In humor, "The Word" vastly eclipsed the second episode in Andre insists on buying a gun for protection, even though it's obviously a huge mistake, replete with all the usual arguments.
Eddie's situation in the second episode resonated with me in that he finally found a way to hang with his crush. He and his neighbor Nicole agree that they will "study" together every day during a free period at school (with Eddie posing as her tutor). In reality they're just going to hang out and listen to music.
Unfortunately, Eddie's mother Jessica wants him to start taking piccolo lessons, an instrument he doesn't give a shit about and is highly unlikely to use later in life (unlike, say, learning to comfortably converse with someone he's attracted to, build up his confidence and self-worth, and develop healthy social skills). Thus begins the game of parent-child chess, something at which Jessica excels. By manipulating the school into giving Eddie more students to "tutor", his magic one-on-one time with Nicole is lost.
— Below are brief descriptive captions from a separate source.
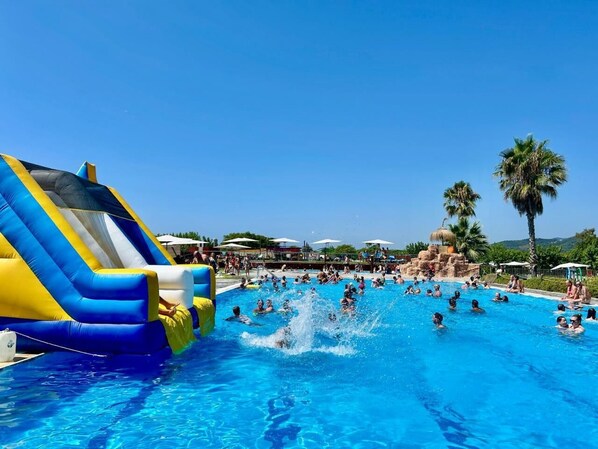 Enjoy a lively poolside experience with a large slide and comfortable lounge seating.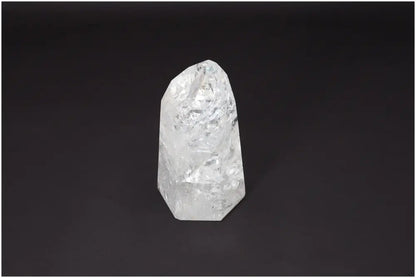 Lemurian Quartz Obelisk on dark background showcasing its clear crystalline structure for chakra and zodiac energy alignment.
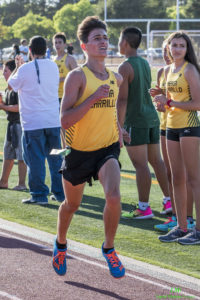 Athlete prepares for pole vault on a track with others watching.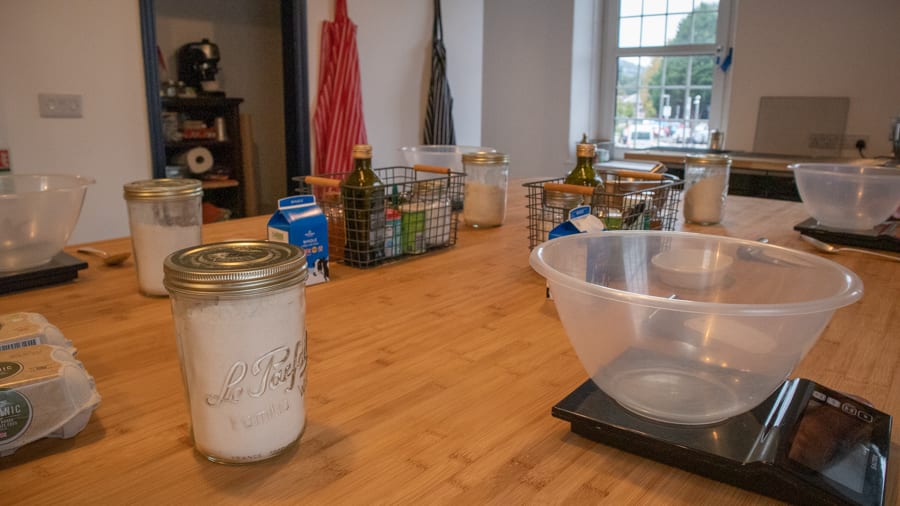 Artisan Bread Baking at the Abergavenny Baker 4 wooden table with scales, bowls and ingredients for baking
It's a done deal once she notices a good-looking new kid and forgets all about Eddie.
To Jessica's dismay, Eddie falls into a deep depression, unwilling to get out of bed or eat, and playing "End of the Road" over and over again (to the point his father and brothers are singing it with him). Jessica tries yelling at him to snap out of it, which doesn't work. Horrified that she may have seriously miscalculated this one, Jessica takes a friend's advice and finally sits down to share her own dating woes stories with her son.
Fresh of the Boat is admittedly funny, and steadily getting funnier; however, I can't ignore that the person who it was based on has been effectively pushed out of the decision-making. As an aspiring scribbler myself, I'm so not down with that, especially since I've noted the deviations the real Eddie Huang has pointed out on the show. Once again there seems to be that pattern of taking a show about brown people and bending out over backwards to make white people wanna watch it.
Fashion tip? Take your cue from Black-ish and just do whatever you have to do. The Asian American audience is your priority - never forget that.